Votre question sur le style du personnage est tout à fait pertinente. Mme Longpré aime les projecteurs et on lui rend bien dans certains médias. La question de conflit de personnalités ne peut être évacuée... mais un tel conflit, ça ne sort pas d'une boîte à surprise, ça se construit.

Toutefois ce n'est pas aux autres organisations du réseau de l'éducation de demander sa démission, c'est une question interne à la FQDE, mais je ne peux par croire que ça ne fait pas jaser dans cette organisation.

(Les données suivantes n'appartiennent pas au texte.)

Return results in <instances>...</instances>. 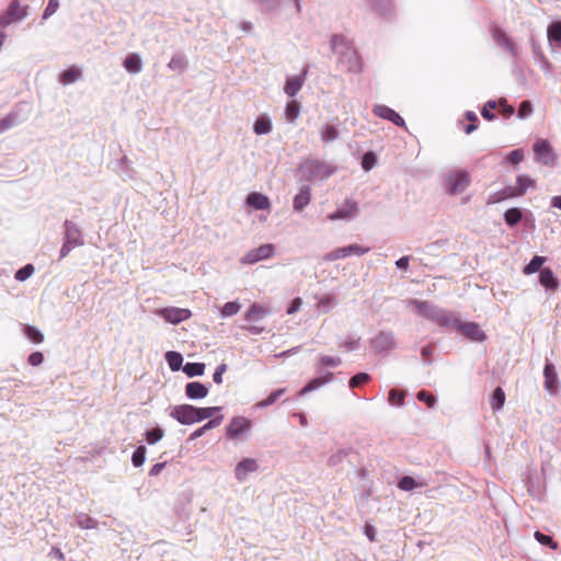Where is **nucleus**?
Listing matches in <instances>:
<instances>
[{
	"label": "nucleus",
	"mask_w": 561,
	"mask_h": 561,
	"mask_svg": "<svg viewBox=\"0 0 561 561\" xmlns=\"http://www.w3.org/2000/svg\"><path fill=\"white\" fill-rule=\"evenodd\" d=\"M253 129L257 135L268 134L272 130L271 121L267 117H260L255 121Z\"/></svg>",
	"instance_id": "obj_36"
},
{
	"label": "nucleus",
	"mask_w": 561,
	"mask_h": 561,
	"mask_svg": "<svg viewBox=\"0 0 561 561\" xmlns=\"http://www.w3.org/2000/svg\"><path fill=\"white\" fill-rule=\"evenodd\" d=\"M286 392V388L277 389L268 394V397L255 404L259 409H265L272 404H274L280 396H283Z\"/></svg>",
	"instance_id": "obj_31"
},
{
	"label": "nucleus",
	"mask_w": 561,
	"mask_h": 561,
	"mask_svg": "<svg viewBox=\"0 0 561 561\" xmlns=\"http://www.w3.org/2000/svg\"><path fill=\"white\" fill-rule=\"evenodd\" d=\"M548 39L551 43L561 44V22H552L547 30Z\"/></svg>",
	"instance_id": "obj_34"
},
{
	"label": "nucleus",
	"mask_w": 561,
	"mask_h": 561,
	"mask_svg": "<svg viewBox=\"0 0 561 561\" xmlns=\"http://www.w3.org/2000/svg\"><path fill=\"white\" fill-rule=\"evenodd\" d=\"M539 283L548 290L556 291L559 287V282L550 267H543L539 274Z\"/></svg>",
	"instance_id": "obj_21"
},
{
	"label": "nucleus",
	"mask_w": 561,
	"mask_h": 561,
	"mask_svg": "<svg viewBox=\"0 0 561 561\" xmlns=\"http://www.w3.org/2000/svg\"><path fill=\"white\" fill-rule=\"evenodd\" d=\"M524 159V152L523 150L520 149H516V150H513L511 151L507 157L505 158V160L514 165H517L518 163H520Z\"/></svg>",
	"instance_id": "obj_52"
},
{
	"label": "nucleus",
	"mask_w": 561,
	"mask_h": 561,
	"mask_svg": "<svg viewBox=\"0 0 561 561\" xmlns=\"http://www.w3.org/2000/svg\"><path fill=\"white\" fill-rule=\"evenodd\" d=\"M506 198L503 195L502 191L495 192L489 196L488 204H497Z\"/></svg>",
	"instance_id": "obj_62"
},
{
	"label": "nucleus",
	"mask_w": 561,
	"mask_h": 561,
	"mask_svg": "<svg viewBox=\"0 0 561 561\" xmlns=\"http://www.w3.org/2000/svg\"><path fill=\"white\" fill-rule=\"evenodd\" d=\"M268 313L270 309L267 306L253 304L249 311L245 313V320L250 323H255L264 319ZM247 330L253 334H259L263 331V328L256 324H250L247 327Z\"/></svg>",
	"instance_id": "obj_5"
},
{
	"label": "nucleus",
	"mask_w": 561,
	"mask_h": 561,
	"mask_svg": "<svg viewBox=\"0 0 561 561\" xmlns=\"http://www.w3.org/2000/svg\"><path fill=\"white\" fill-rule=\"evenodd\" d=\"M307 72L308 70L305 68L301 75L290 77L286 80L284 91L288 96L293 98L301 90Z\"/></svg>",
	"instance_id": "obj_16"
},
{
	"label": "nucleus",
	"mask_w": 561,
	"mask_h": 561,
	"mask_svg": "<svg viewBox=\"0 0 561 561\" xmlns=\"http://www.w3.org/2000/svg\"><path fill=\"white\" fill-rule=\"evenodd\" d=\"M245 203L249 207L260 210H270L271 202L270 198L257 192H252L248 195Z\"/></svg>",
	"instance_id": "obj_17"
},
{
	"label": "nucleus",
	"mask_w": 561,
	"mask_h": 561,
	"mask_svg": "<svg viewBox=\"0 0 561 561\" xmlns=\"http://www.w3.org/2000/svg\"><path fill=\"white\" fill-rule=\"evenodd\" d=\"M374 113L378 117L390 121L397 126H400V127L405 126L404 119L394 110H392L386 105H382V104L376 105L374 107Z\"/></svg>",
	"instance_id": "obj_13"
},
{
	"label": "nucleus",
	"mask_w": 561,
	"mask_h": 561,
	"mask_svg": "<svg viewBox=\"0 0 561 561\" xmlns=\"http://www.w3.org/2000/svg\"><path fill=\"white\" fill-rule=\"evenodd\" d=\"M504 403H505V393L501 387H497L494 389L491 400H490L491 409L494 412H497L503 408Z\"/></svg>",
	"instance_id": "obj_29"
},
{
	"label": "nucleus",
	"mask_w": 561,
	"mask_h": 561,
	"mask_svg": "<svg viewBox=\"0 0 561 561\" xmlns=\"http://www.w3.org/2000/svg\"><path fill=\"white\" fill-rule=\"evenodd\" d=\"M154 313L171 324H179L192 317V311L190 309L178 307L161 308L156 310Z\"/></svg>",
	"instance_id": "obj_4"
},
{
	"label": "nucleus",
	"mask_w": 561,
	"mask_h": 561,
	"mask_svg": "<svg viewBox=\"0 0 561 561\" xmlns=\"http://www.w3.org/2000/svg\"><path fill=\"white\" fill-rule=\"evenodd\" d=\"M226 370H227L226 364H220L217 366V368L214 373V376H213L215 383L220 385L222 382V375Z\"/></svg>",
	"instance_id": "obj_58"
},
{
	"label": "nucleus",
	"mask_w": 561,
	"mask_h": 561,
	"mask_svg": "<svg viewBox=\"0 0 561 561\" xmlns=\"http://www.w3.org/2000/svg\"><path fill=\"white\" fill-rule=\"evenodd\" d=\"M311 199V191L309 186H304L299 190L298 194L294 198V209L297 211H301Z\"/></svg>",
	"instance_id": "obj_24"
},
{
	"label": "nucleus",
	"mask_w": 561,
	"mask_h": 561,
	"mask_svg": "<svg viewBox=\"0 0 561 561\" xmlns=\"http://www.w3.org/2000/svg\"><path fill=\"white\" fill-rule=\"evenodd\" d=\"M369 379H370V376L368 374L358 373L350 379L348 385L351 388H356V387L360 386L362 383L367 382Z\"/></svg>",
	"instance_id": "obj_47"
},
{
	"label": "nucleus",
	"mask_w": 561,
	"mask_h": 561,
	"mask_svg": "<svg viewBox=\"0 0 561 561\" xmlns=\"http://www.w3.org/2000/svg\"><path fill=\"white\" fill-rule=\"evenodd\" d=\"M533 112V106L529 101H523L518 108V117L525 118Z\"/></svg>",
	"instance_id": "obj_55"
},
{
	"label": "nucleus",
	"mask_w": 561,
	"mask_h": 561,
	"mask_svg": "<svg viewBox=\"0 0 561 561\" xmlns=\"http://www.w3.org/2000/svg\"><path fill=\"white\" fill-rule=\"evenodd\" d=\"M146 459V448L144 446H139L136 448V450L133 453L131 461L135 467H140Z\"/></svg>",
	"instance_id": "obj_45"
},
{
	"label": "nucleus",
	"mask_w": 561,
	"mask_h": 561,
	"mask_svg": "<svg viewBox=\"0 0 561 561\" xmlns=\"http://www.w3.org/2000/svg\"><path fill=\"white\" fill-rule=\"evenodd\" d=\"M76 525L80 529H96L99 522L83 512H77L73 514Z\"/></svg>",
	"instance_id": "obj_23"
},
{
	"label": "nucleus",
	"mask_w": 561,
	"mask_h": 561,
	"mask_svg": "<svg viewBox=\"0 0 561 561\" xmlns=\"http://www.w3.org/2000/svg\"><path fill=\"white\" fill-rule=\"evenodd\" d=\"M25 334L34 343L43 342V334L34 327L27 325L25 328Z\"/></svg>",
	"instance_id": "obj_51"
},
{
	"label": "nucleus",
	"mask_w": 561,
	"mask_h": 561,
	"mask_svg": "<svg viewBox=\"0 0 561 561\" xmlns=\"http://www.w3.org/2000/svg\"><path fill=\"white\" fill-rule=\"evenodd\" d=\"M357 204L354 201H346L343 208L328 215L329 220L348 219L357 213Z\"/></svg>",
	"instance_id": "obj_19"
},
{
	"label": "nucleus",
	"mask_w": 561,
	"mask_h": 561,
	"mask_svg": "<svg viewBox=\"0 0 561 561\" xmlns=\"http://www.w3.org/2000/svg\"><path fill=\"white\" fill-rule=\"evenodd\" d=\"M44 356L43 353H31L28 356V363L32 366H38L43 363Z\"/></svg>",
	"instance_id": "obj_60"
},
{
	"label": "nucleus",
	"mask_w": 561,
	"mask_h": 561,
	"mask_svg": "<svg viewBox=\"0 0 561 561\" xmlns=\"http://www.w3.org/2000/svg\"><path fill=\"white\" fill-rule=\"evenodd\" d=\"M275 254V247L271 243L262 244L256 249L247 252L240 260L242 264H255L262 260L270 259Z\"/></svg>",
	"instance_id": "obj_6"
},
{
	"label": "nucleus",
	"mask_w": 561,
	"mask_h": 561,
	"mask_svg": "<svg viewBox=\"0 0 561 561\" xmlns=\"http://www.w3.org/2000/svg\"><path fill=\"white\" fill-rule=\"evenodd\" d=\"M543 375L546 390L550 394H556L558 392V377L554 365L549 360L545 365Z\"/></svg>",
	"instance_id": "obj_15"
},
{
	"label": "nucleus",
	"mask_w": 561,
	"mask_h": 561,
	"mask_svg": "<svg viewBox=\"0 0 561 561\" xmlns=\"http://www.w3.org/2000/svg\"><path fill=\"white\" fill-rule=\"evenodd\" d=\"M241 309V305L238 301H229L221 308L222 317H231L237 314Z\"/></svg>",
	"instance_id": "obj_43"
},
{
	"label": "nucleus",
	"mask_w": 561,
	"mask_h": 561,
	"mask_svg": "<svg viewBox=\"0 0 561 561\" xmlns=\"http://www.w3.org/2000/svg\"><path fill=\"white\" fill-rule=\"evenodd\" d=\"M165 467V462H159V463H156L154 466H152V468L150 469L149 471V476L151 477H156L158 476L162 470L163 468Z\"/></svg>",
	"instance_id": "obj_64"
},
{
	"label": "nucleus",
	"mask_w": 561,
	"mask_h": 561,
	"mask_svg": "<svg viewBox=\"0 0 561 561\" xmlns=\"http://www.w3.org/2000/svg\"><path fill=\"white\" fill-rule=\"evenodd\" d=\"M416 398L420 401L424 402L428 408H434V405L436 403V398L432 393H430L425 390L419 391L416 394Z\"/></svg>",
	"instance_id": "obj_46"
},
{
	"label": "nucleus",
	"mask_w": 561,
	"mask_h": 561,
	"mask_svg": "<svg viewBox=\"0 0 561 561\" xmlns=\"http://www.w3.org/2000/svg\"><path fill=\"white\" fill-rule=\"evenodd\" d=\"M300 114V104L297 101H290L287 103L285 108L286 119L295 122Z\"/></svg>",
	"instance_id": "obj_37"
},
{
	"label": "nucleus",
	"mask_w": 561,
	"mask_h": 561,
	"mask_svg": "<svg viewBox=\"0 0 561 561\" xmlns=\"http://www.w3.org/2000/svg\"><path fill=\"white\" fill-rule=\"evenodd\" d=\"M470 184V175L467 171L459 170L447 176V186L450 194L463 192Z\"/></svg>",
	"instance_id": "obj_9"
},
{
	"label": "nucleus",
	"mask_w": 561,
	"mask_h": 561,
	"mask_svg": "<svg viewBox=\"0 0 561 561\" xmlns=\"http://www.w3.org/2000/svg\"><path fill=\"white\" fill-rule=\"evenodd\" d=\"M375 162H376V158H375L374 153L368 152V153H365L363 157L362 167L364 170L368 171L375 165Z\"/></svg>",
	"instance_id": "obj_56"
},
{
	"label": "nucleus",
	"mask_w": 561,
	"mask_h": 561,
	"mask_svg": "<svg viewBox=\"0 0 561 561\" xmlns=\"http://www.w3.org/2000/svg\"><path fill=\"white\" fill-rule=\"evenodd\" d=\"M501 191L506 199L523 196V190H518L517 186H507Z\"/></svg>",
	"instance_id": "obj_54"
},
{
	"label": "nucleus",
	"mask_w": 561,
	"mask_h": 561,
	"mask_svg": "<svg viewBox=\"0 0 561 561\" xmlns=\"http://www.w3.org/2000/svg\"><path fill=\"white\" fill-rule=\"evenodd\" d=\"M424 485L425 483L417 482L410 476L402 477L398 483L399 489H401L402 491H413L414 489L422 488Z\"/></svg>",
	"instance_id": "obj_32"
},
{
	"label": "nucleus",
	"mask_w": 561,
	"mask_h": 561,
	"mask_svg": "<svg viewBox=\"0 0 561 561\" xmlns=\"http://www.w3.org/2000/svg\"><path fill=\"white\" fill-rule=\"evenodd\" d=\"M33 273L34 266L32 264H27L15 273V278L20 282H23L26 280Z\"/></svg>",
	"instance_id": "obj_49"
},
{
	"label": "nucleus",
	"mask_w": 561,
	"mask_h": 561,
	"mask_svg": "<svg viewBox=\"0 0 561 561\" xmlns=\"http://www.w3.org/2000/svg\"><path fill=\"white\" fill-rule=\"evenodd\" d=\"M168 66L170 69L182 71L185 68V61L181 57H173Z\"/></svg>",
	"instance_id": "obj_57"
},
{
	"label": "nucleus",
	"mask_w": 561,
	"mask_h": 561,
	"mask_svg": "<svg viewBox=\"0 0 561 561\" xmlns=\"http://www.w3.org/2000/svg\"><path fill=\"white\" fill-rule=\"evenodd\" d=\"M333 378L332 373L328 374H319V377L310 380L299 392L300 396H306L307 393L319 389L320 387L329 383Z\"/></svg>",
	"instance_id": "obj_20"
},
{
	"label": "nucleus",
	"mask_w": 561,
	"mask_h": 561,
	"mask_svg": "<svg viewBox=\"0 0 561 561\" xmlns=\"http://www.w3.org/2000/svg\"><path fill=\"white\" fill-rule=\"evenodd\" d=\"M220 407H207V408H196L195 407V415L196 422H201L214 416V414L220 411Z\"/></svg>",
	"instance_id": "obj_33"
},
{
	"label": "nucleus",
	"mask_w": 561,
	"mask_h": 561,
	"mask_svg": "<svg viewBox=\"0 0 561 561\" xmlns=\"http://www.w3.org/2000/svg\"><path fill=\"white\" fill-rule=\"evenodd\" d=\"M124 68L129 73H138L142 69V62L138 54L130 53L124 60Z\"/></svg>",
	"instance_id": "obj_25"
},
{
	"label": "nucleus",
	"mask_w": 561,
	"mask_h": 561,
	"mask_svg": "<svg viewBox=\"0 0 561 561\" xmlns=\"http://www.w3.org/2000/svg\"><path fill=\"white\" fill-rule=\"evenodd\" d=\"M517 188L523 190V195L530 187L535 186V181L529 179L528 176L519 175L517 176Z\"/></svg>",
	"instance_id": "obj_48"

Bref, je fais ces commentaires sans aucune volonté de défendre les commissions scolaires, qui ont bien des défauts. Cependant, je crois fermement que les positions de la CAQ pour les remplacer causeront plus de torts que de bien, et ça ce n’est pas dans l'intérêt de personne: profs, élèves ou directions.



Le fonctionnaire masqué

gillac a dit…

Voci une lettre que j'ai déjà fait paraître dans nos journaux locaux.

Le rôle des commissions scolaires : expliquez-moi

J’avoue avoir un préjugé favorable envers les commissions scolaires malgré ce que semble en penser une majorité de mes concitoyens. Je n’aime pas tout cependant et je n’ai jamais compris pourquoi celles-ci se sont mises à confectionner leur propre bulletin scolaire comme si une famille devait passer toute sa vie à l’intérieur du même territoire. Cependant, tout comme en santé, je n’ai pas confiance en la capacité du gouvernement et de ses ministères de gérer directement plusieurs centaines d’établissements, que ce soit des écoles, des hôpitaux ou des centres jeunesse. J’aimerais cependant que l’on m’explique davantage et dans des mots simples le rôle et les activités essentielles de ma commission scolaire. Mettez de côté un instant les termes planification des objectifs, mécanismes de régulation et communauté apprenante. Je veux simplement connaître ce qui donne une valeur ajoutée aux directions d’école et permet à celles-ci de se consacrer pleinement à leur mission fondamentale. À vous les commissaires de jouer maintenant, avant que la population croie faussement que l’abolition des commissions scolaires leur permettra d’économiser plusieurs centaines de dollars.

Ste-Thérèse

bobbiwatson a dit…

Depuis quelques temps madame Longpré se met en valeur. Tous les moyens sont bons pour se faire voir. Elle tisse peut-être la corde avec laquelle elle va se pendre?